Task instructions
A) Copy the passage on early quantum theory, starting at the words "In 1913, Niels" and ending after "picture than Bohr's.". Substitute "particle" for each "electron".
B) Pick up the passage on early quantum theory after its last sentence and carry it further.
### Quoted passage ###
In 1913, Niels Bohr displayed rudiments of the later defined correspondence principle and used it to formulate a model of the hydrogen atom which explained its line spectrum. In the next few years Arnold Sommerfeld extended the quantum rule to arbitrary integrable systems making use of the principle of adiabatic invariance of the quantum numbers introduced by Hendrik Lorentz and Albert Einstein. Sommerfeld made a crucial contribution by quantizing the z-component of the angular momentum, which in the old quantum era was called "space quantization" (German: Richtungsquantelung). This allowed the orbits of the electron to be ellipses instead of circles, and introduced the concept of quantum degeneracy. The theory would have correctly explained the Zeeman effect, except for the issue of electron spin. Sommerfeld's model was much closer to the modern quantum mechanical picture than Bohr's.
### Data section ###
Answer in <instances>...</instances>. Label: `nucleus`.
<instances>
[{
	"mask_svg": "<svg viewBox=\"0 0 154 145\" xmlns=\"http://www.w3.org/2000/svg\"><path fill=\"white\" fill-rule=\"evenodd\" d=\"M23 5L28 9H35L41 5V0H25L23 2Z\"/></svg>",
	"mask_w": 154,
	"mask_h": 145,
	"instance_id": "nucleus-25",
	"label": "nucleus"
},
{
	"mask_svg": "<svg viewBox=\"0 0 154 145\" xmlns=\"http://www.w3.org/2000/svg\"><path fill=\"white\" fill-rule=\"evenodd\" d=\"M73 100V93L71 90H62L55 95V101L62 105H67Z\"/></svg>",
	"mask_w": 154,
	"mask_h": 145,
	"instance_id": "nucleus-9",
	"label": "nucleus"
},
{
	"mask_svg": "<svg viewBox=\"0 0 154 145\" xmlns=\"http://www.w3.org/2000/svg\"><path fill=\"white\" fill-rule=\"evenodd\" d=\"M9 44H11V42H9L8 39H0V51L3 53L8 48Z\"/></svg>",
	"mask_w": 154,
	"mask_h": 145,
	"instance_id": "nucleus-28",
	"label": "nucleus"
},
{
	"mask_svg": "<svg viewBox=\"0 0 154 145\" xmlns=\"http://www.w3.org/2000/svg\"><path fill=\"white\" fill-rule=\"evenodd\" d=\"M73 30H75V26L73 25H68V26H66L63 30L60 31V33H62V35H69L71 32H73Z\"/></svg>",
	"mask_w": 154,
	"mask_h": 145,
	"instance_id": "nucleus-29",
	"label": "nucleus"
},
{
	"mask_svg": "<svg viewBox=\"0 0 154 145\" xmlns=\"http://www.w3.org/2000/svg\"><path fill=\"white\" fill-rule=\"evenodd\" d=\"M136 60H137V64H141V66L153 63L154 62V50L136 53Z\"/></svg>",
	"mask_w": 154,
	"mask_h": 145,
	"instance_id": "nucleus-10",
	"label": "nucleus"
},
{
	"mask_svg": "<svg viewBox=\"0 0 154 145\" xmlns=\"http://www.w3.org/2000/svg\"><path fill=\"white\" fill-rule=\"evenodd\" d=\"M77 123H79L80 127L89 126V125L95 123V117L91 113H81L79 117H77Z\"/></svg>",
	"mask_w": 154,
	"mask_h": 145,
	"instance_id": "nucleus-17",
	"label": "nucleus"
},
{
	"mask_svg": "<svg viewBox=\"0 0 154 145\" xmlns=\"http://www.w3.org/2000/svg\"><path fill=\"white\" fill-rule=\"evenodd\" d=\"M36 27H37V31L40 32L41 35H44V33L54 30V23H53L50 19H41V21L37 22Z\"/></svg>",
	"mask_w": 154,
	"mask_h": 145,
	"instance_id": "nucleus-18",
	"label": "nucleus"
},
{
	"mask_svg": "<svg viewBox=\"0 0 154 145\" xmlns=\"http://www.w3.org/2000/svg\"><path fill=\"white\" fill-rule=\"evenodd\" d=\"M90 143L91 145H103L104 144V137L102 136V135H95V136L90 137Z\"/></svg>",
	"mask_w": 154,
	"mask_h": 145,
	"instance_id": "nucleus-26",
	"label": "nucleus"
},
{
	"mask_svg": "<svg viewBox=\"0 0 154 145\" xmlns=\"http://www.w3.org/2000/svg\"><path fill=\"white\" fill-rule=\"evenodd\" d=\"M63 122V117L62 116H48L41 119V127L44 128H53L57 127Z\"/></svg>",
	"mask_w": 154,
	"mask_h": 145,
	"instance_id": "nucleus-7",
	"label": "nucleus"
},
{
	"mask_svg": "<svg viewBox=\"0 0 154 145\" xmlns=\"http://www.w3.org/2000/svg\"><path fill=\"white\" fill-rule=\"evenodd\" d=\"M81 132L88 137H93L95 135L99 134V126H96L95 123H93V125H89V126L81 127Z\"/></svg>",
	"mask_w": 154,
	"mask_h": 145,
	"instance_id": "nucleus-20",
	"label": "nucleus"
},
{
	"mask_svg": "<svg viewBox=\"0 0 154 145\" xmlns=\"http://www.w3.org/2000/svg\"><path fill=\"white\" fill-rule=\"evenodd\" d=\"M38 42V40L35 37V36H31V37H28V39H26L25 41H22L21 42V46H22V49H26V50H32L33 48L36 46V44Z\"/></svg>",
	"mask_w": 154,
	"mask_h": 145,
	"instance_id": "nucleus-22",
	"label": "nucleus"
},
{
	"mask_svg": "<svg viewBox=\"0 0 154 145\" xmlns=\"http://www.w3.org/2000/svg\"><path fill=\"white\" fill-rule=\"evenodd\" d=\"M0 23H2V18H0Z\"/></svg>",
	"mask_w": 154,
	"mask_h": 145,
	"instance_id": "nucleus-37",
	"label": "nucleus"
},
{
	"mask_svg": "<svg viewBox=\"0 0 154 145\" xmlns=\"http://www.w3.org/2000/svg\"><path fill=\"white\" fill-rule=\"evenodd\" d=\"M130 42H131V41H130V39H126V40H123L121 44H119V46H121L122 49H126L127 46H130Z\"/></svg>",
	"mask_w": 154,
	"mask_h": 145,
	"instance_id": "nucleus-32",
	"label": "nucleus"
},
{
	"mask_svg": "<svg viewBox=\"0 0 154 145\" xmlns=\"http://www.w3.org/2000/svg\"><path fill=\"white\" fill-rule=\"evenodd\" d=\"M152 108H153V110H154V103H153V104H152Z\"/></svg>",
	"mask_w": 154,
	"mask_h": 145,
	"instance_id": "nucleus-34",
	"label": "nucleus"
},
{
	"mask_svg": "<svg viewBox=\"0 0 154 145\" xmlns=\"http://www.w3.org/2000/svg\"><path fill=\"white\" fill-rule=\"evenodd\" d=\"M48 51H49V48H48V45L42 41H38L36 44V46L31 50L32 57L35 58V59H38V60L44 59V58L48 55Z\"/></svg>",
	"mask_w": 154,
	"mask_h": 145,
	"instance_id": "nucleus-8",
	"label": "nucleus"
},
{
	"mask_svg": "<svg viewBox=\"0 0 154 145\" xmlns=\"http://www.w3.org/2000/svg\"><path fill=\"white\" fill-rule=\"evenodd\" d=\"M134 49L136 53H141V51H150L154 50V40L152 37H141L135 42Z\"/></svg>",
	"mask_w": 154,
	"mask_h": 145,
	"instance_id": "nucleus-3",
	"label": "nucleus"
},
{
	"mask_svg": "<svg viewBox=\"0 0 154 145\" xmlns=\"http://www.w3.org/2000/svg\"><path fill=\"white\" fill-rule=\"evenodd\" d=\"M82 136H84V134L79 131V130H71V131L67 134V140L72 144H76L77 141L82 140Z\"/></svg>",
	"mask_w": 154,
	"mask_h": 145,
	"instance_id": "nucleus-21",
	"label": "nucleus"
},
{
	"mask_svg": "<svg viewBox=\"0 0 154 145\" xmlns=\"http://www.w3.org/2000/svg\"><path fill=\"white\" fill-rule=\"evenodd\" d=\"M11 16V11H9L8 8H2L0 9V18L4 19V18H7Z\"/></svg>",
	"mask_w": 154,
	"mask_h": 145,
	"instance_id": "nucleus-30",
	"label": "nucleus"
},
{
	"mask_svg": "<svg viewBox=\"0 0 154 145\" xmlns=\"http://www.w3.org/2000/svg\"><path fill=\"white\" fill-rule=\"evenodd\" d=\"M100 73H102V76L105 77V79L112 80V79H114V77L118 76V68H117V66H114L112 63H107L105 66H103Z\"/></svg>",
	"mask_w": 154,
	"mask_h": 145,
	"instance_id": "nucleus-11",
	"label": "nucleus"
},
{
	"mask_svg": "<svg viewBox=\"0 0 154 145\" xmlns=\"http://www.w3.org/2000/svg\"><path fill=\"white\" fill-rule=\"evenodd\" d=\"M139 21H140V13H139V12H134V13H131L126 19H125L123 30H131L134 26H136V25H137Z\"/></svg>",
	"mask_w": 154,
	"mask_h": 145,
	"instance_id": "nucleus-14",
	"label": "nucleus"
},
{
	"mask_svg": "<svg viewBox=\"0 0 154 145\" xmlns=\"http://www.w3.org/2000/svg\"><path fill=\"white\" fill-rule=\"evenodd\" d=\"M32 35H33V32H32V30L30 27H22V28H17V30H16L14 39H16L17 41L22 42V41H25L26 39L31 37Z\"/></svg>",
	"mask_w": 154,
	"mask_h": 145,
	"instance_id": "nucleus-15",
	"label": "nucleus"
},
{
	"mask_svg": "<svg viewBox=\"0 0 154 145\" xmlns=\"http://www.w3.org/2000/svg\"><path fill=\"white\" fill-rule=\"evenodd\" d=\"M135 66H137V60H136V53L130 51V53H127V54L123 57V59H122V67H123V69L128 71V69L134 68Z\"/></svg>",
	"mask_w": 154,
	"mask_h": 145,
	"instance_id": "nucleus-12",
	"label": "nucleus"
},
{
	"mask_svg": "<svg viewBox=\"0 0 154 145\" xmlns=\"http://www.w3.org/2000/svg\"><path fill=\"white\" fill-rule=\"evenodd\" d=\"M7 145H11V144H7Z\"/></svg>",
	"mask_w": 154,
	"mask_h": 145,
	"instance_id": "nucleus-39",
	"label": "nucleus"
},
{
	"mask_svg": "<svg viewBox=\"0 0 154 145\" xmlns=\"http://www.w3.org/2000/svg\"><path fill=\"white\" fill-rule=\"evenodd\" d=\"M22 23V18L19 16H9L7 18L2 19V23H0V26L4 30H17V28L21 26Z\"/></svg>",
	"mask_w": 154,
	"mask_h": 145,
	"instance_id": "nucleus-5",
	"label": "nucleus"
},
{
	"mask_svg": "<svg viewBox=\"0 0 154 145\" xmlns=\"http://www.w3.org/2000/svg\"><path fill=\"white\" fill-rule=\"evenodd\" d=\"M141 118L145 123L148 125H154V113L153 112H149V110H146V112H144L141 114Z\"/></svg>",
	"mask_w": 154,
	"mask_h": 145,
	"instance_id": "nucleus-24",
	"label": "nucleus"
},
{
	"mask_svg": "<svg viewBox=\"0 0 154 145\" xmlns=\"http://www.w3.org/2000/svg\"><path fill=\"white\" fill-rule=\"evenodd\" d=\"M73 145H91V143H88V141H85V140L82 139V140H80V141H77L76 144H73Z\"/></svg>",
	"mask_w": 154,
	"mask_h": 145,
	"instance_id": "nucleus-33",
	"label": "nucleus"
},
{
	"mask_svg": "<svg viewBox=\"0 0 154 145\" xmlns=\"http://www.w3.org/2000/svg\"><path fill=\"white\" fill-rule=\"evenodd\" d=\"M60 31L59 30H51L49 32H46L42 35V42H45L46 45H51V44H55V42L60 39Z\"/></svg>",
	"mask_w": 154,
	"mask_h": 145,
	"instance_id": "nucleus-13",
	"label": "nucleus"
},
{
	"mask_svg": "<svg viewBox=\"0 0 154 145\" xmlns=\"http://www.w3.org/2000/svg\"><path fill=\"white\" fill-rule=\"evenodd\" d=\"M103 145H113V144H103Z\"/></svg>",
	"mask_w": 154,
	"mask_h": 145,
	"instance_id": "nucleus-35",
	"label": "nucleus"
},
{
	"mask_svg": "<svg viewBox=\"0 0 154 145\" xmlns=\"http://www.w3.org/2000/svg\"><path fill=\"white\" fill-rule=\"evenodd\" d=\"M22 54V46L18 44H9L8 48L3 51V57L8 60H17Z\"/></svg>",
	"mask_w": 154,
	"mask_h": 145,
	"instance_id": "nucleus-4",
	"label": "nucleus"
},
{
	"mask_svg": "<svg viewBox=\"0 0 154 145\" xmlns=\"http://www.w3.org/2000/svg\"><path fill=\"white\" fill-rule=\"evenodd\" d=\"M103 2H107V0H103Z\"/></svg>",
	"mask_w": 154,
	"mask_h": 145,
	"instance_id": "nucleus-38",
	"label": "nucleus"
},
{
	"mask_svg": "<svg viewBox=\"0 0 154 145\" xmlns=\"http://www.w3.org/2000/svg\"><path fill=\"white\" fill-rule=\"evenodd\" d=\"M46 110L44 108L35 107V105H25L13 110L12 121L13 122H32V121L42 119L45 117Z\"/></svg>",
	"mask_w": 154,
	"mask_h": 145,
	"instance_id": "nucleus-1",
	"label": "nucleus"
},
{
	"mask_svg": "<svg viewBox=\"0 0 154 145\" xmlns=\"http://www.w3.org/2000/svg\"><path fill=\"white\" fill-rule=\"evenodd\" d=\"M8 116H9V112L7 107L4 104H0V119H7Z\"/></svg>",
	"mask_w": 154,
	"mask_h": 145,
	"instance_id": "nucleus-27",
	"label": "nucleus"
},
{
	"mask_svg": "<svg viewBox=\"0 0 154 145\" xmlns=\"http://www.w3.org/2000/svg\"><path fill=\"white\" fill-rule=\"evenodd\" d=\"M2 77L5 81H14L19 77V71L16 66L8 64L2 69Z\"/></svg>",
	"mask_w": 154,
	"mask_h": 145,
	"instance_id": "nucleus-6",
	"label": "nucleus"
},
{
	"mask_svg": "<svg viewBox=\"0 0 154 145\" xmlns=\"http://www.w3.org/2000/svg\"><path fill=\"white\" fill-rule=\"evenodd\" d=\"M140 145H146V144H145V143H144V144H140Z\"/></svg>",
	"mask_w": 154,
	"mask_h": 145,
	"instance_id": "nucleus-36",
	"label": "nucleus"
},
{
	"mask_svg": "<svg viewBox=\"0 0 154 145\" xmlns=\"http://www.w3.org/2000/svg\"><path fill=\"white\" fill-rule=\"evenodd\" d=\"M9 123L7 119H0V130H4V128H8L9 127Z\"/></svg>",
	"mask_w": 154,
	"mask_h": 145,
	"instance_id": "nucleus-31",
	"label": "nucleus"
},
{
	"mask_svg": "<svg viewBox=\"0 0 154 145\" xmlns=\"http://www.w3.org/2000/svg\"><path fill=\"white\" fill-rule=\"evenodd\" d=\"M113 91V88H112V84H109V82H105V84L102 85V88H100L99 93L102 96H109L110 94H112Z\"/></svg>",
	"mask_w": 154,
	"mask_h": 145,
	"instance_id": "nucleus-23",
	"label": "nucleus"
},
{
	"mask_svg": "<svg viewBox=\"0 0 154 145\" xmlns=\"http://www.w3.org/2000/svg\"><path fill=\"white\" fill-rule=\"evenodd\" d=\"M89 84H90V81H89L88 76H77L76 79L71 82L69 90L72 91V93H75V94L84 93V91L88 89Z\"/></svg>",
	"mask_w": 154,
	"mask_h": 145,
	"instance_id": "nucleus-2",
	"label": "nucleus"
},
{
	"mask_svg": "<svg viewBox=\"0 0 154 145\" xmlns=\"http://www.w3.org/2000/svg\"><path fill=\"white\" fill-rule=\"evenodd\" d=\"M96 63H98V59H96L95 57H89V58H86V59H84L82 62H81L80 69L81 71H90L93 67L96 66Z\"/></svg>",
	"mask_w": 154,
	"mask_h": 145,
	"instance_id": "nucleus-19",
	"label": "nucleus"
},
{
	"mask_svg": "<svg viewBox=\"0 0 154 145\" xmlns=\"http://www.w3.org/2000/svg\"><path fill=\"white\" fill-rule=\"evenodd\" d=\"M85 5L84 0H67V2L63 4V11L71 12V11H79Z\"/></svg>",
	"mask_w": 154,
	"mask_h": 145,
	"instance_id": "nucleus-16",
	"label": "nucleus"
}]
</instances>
###
Exercise responses
A)
In 1913, Niels Bohr displayed rudiments of the later defined correspondence principle and used it to formulate a model of the hydrogen atom which explained its line spectrum. In the next few years Arnold Sommerfeld extended the quantum rule to arbitrary integrable systems making use of the principle of adiabatic invariance of the quantum numbers introduced by Hendrik Lorentz and Albert Einstein. Sommerfeld made a crucial contribution by quantizing the z-component of the angular momentum, which in the old quantum era was called "space quantization" (German: Richtungsquantelung). This allowed the orbits of the particle to be ellipses instead of circles, and introduced the concept of quantum degeneracy. The theory would have correctly explained the Zeeman effect, except for the issue of particle spin. Sommerfeld's model was much closer to the modern quantum mechanical picture than Bohr's.

B)
In the 1950s Joseph Keller updated Bohr–Sommerfeld quantization using Einstein's interpretation of 1917, now known as Einstein–Brillouin–Keller method. In 1971, Martin Gutzwiller took into account that this method only works for integrable systems and derived a semiclassical way of quantizing chaotic systems from path integrals.

== Predictions ==

The Sommerfeld model predicted that the magnetic moment of an atom measured along an axis will only take on discrete values, a result which seems to contradict rotational invariance but which was confirmed by the Stern–Gerlach experiment. This was a significant step in the development of quantum mechanics. It also described the possibility of atomic energy levels being split by a magnetic field (called the Zeeman effect). Walther Kossel worked with Bohr and Sommerfeld on the Bohr–Sommerfeld model of the atom introducing two electrons in the first shell and eight in the second.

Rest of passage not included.